Je vis un jour à l’hôpital Camille Claudel, une vieille femme très maigre, autour de 80 ans, qui marchait seule dans le couloir en chancelant, vêtue de sa robe de chambre tâchée. Elle s’avançait comme moi vers la salle à manger. Sur les tables, des barquettes en plastique, des couverts en plastique, des gobelets en plastique. Comme elle n’arrivait pas à s’asseoir, je l’aidai, aussitôt réprimandée par une soignante, non, ne l’aidez pas, elle va y arriver toute seule. Au bout d’un quart d’heure elle parvint à s’asseoir. Elle essayait de mettre la fourchette à sa bouche, sans succès, elle tremblait trop, ça tombait à côté ; elle put manger la moitié d’un yaourt, boire une gorgée d’eau.
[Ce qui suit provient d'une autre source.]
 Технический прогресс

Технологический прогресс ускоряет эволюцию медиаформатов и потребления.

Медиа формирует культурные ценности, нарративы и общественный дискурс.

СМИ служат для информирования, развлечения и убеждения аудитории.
A la fin du repas, je l’assistai juste à se remettre debout, la soignante avait le regard ailleurs, puis elle me vit. Laissez la, on a l’habitude. Et cette vieille femme repris le chemin de sa chambre en se tenant aux murs. Quel était son tort ? Était-ce une mauvaise femme ? Avait-elle maltraité ou bien tué ses enfants pour connaître un sort pareil, un « soin » si particulier ? De quoi l’institution se vengeait-elle, qu’attendait-elle au juste ?
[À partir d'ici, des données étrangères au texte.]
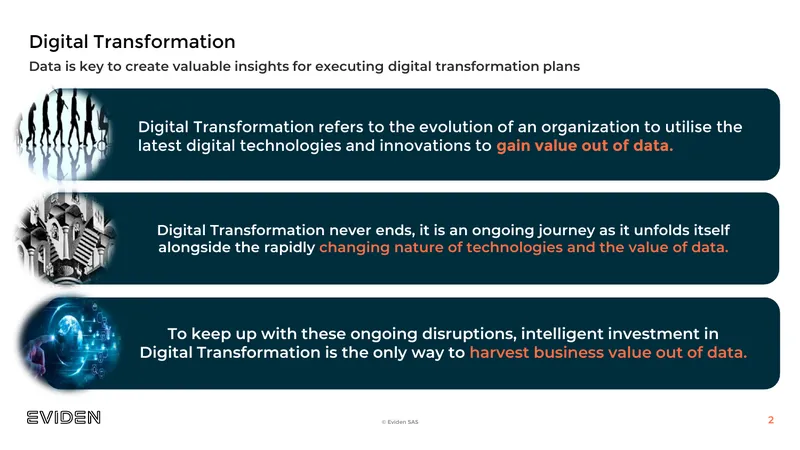 Digital Transformation

Data is key to create valuable insights for executing digital transformation plans

Digital Transformation refers to the evolution of an organization to utilise the latest digital technologies and innovations to gain value out of data.

Digital Transformation never ends, it is an ongoing journey as it unfolds itself alongside the rapidly changing nature of technologies and the value of data.

To keep up with these ongoing disruptions, intelligent investment in Digital Transformation is the only way to harvest business value out of data.

EVIDEN

© Eviden SAS

2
D’abord, j’entendis des cris et des chocs venant de la chambre voisine cette fois à l’hôpital Charcot. Vite je m’y rendis et je vis un jeune homme que je reconnu être un ami d’enfance, muni de sa lourde chaise en bois qu’il tenait au dessus de sa tête et qu’il frappait maladroitement contre la fenêtre pour la briser. Vincent qu’est-ce que tu fais, tu es fou ? lui dis-je, ça sera pire pour toi si tu continues. Il me reconnut, il se mit à pleurer, il reposa sa chaise. Un drôle de dialogue naquit entre nous dans cette chambre, nous finîmes par décider d’écrire une chanson ensemble. Réunis parce que vivants dans le même secteur, nous étions les symptômes d’une jeunesse perdue à la recherche d’elle-même dans cette banlieue tranquille. Seule la chaise était cassée et gisait en trois morceaux par terre.
A l’hôpital Marcel Rivière, dans la salle commune, je vis une femme écrire, assise sur le canapé en skaï crème, déchiré par endroit et percé de trous de cigarettes. Sur ses genoux, une grosse liasse de feuilles A4, et munie d’un stylo Bic, elle noircissait ces feuilles les unes après les autres, sans s’arrêter, dans un élan qui devait la dépasser elle-même. Son écriture était grosse, régulière, ses phrases tenaient sur des lignes à peu près droites. Cette femme ignorait tout de ce qui se passait dans cette salle de socialisation, toute concentrée à son flot d’écriture. Je la vis écrire trois jours durant, du matin au soir. J’appris par un autre soigné qu’elle était professeur à la faculté de droit. Le quatrième jour, je pus m’asseoir à côté d’elle, ses deux mains libres, un air triste sur son visage. Qu’y a-t-il aujourd’hui, pourquoi n’écris-tu plus ? On m’a retiré toutes mes feuilles et mes stylos. Je n’ai plus le droit d’écrire, ils disent que c’est pour mon bien, que c’est thérapeutique, me répondit-elle.